Some would go back and live entire lives in the pocket, aging and dying, then coming back with all the memories and experiences.  Travel through time, woo and marry Helen of Troy, prevent the war and have little perfect babies.  Die of old age, and come back.
It would be used by some for research: what was it really like during the Napoleonic wars?  Some would use it for just dark desires in their soul, to experience being a conqueror or murderer.  Some would just use it for weird sexual escapades.
Some would use it to try out alternate scenarios: what if this happened?  What if someone shot Hitler just after he got into power?  What if someone killed Lenin and the Russian Revolution never happened?  You could play out all those alternate history scenarios.
But this technology would almost certainly be available only to the most extremely wealthy or fortunate, not just anyone because it probably would be very rare, difficult to use, and expensive - if not heavily regulated.
Then I thought about how people might use it to try something else: go back in time, say, ten minutes, then live out various alternate scenarios to see what works best.  Should I marry her?  What if I invest in this?  How about if I leave my job and take that other one?  Will this unbelievably dangerous experiment succeed?  Lets try out 600 different slightly changed experiments to see what gives the best results.
But then I thought about what happens after they try this.  Say you want to create an advertising campaign, and you use time travel to test market it, and get the most successful one. Great idea, right?  Except... is your competitor doing the same thing?  Your pocket universe is isolated from the rest, so you don't find out what happens when other people are manipulating time.

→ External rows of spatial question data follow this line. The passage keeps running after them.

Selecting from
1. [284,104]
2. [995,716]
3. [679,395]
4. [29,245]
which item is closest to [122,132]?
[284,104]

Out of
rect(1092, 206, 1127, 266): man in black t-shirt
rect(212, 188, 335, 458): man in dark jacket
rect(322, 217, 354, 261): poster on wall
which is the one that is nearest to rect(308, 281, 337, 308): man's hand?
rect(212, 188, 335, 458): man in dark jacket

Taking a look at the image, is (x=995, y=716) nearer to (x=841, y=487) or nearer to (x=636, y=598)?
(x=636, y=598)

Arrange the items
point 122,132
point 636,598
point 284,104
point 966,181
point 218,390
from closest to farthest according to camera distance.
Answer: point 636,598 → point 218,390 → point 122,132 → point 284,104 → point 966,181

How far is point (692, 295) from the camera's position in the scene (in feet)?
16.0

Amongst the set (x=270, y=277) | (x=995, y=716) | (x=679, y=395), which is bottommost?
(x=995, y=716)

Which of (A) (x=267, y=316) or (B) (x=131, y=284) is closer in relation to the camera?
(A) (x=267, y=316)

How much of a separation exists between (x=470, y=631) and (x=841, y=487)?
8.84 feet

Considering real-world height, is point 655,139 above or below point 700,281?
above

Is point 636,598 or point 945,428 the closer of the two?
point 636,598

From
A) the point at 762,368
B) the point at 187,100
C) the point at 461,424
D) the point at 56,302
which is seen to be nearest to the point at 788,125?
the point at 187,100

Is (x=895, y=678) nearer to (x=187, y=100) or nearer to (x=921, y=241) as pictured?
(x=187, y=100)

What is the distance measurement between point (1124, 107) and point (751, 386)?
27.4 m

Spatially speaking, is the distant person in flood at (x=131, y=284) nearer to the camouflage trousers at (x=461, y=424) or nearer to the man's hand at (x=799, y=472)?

So someone could try out the ultimate scenario and get it exactly right in a pocket universe, come back, and find out it all goes horribly wrong.
And there was the plot for a science fiction story.   Someone goes into a pocket universe to test out their theory or scheme, gets the right one in a sort of Groundhog Day type of sequence of trial and error, and then triumphantly unveils it on the world... to see it all go horribly wrong.  A decent short story.
And that's where it all comes from.  I just think about some ideas, follow them through to the next possible event, ask questions about what would happen next and why, and away we go.  Its not always successful, but its what I do when I am going to sleep or waking up or have time to kill.  Thousands of stories I've played out in my head, mostly nonsense and silly stuff but sometimes a good idea pops up and I write it down.  You probably do the same thing, but writers keep track and follow the idea through.
Like the idea of heroic version of Jason from Friday the 13th.  If you can be an unkillable terrifying monster why not an unkillable good guy?  Or the fantasy sea novel; the story of a water wizard (who you've met if you have read Old Habits) in a Horatio Hornblower type series.  Or the series of short stories about a war horse in the pattern of Call of the Wild.  And so on.
That's where I get my ideas.  My brain takes all the weird input and interesting stuff I experience, learn about, and see and sorts them out into little tales.  And some of them end up on paper.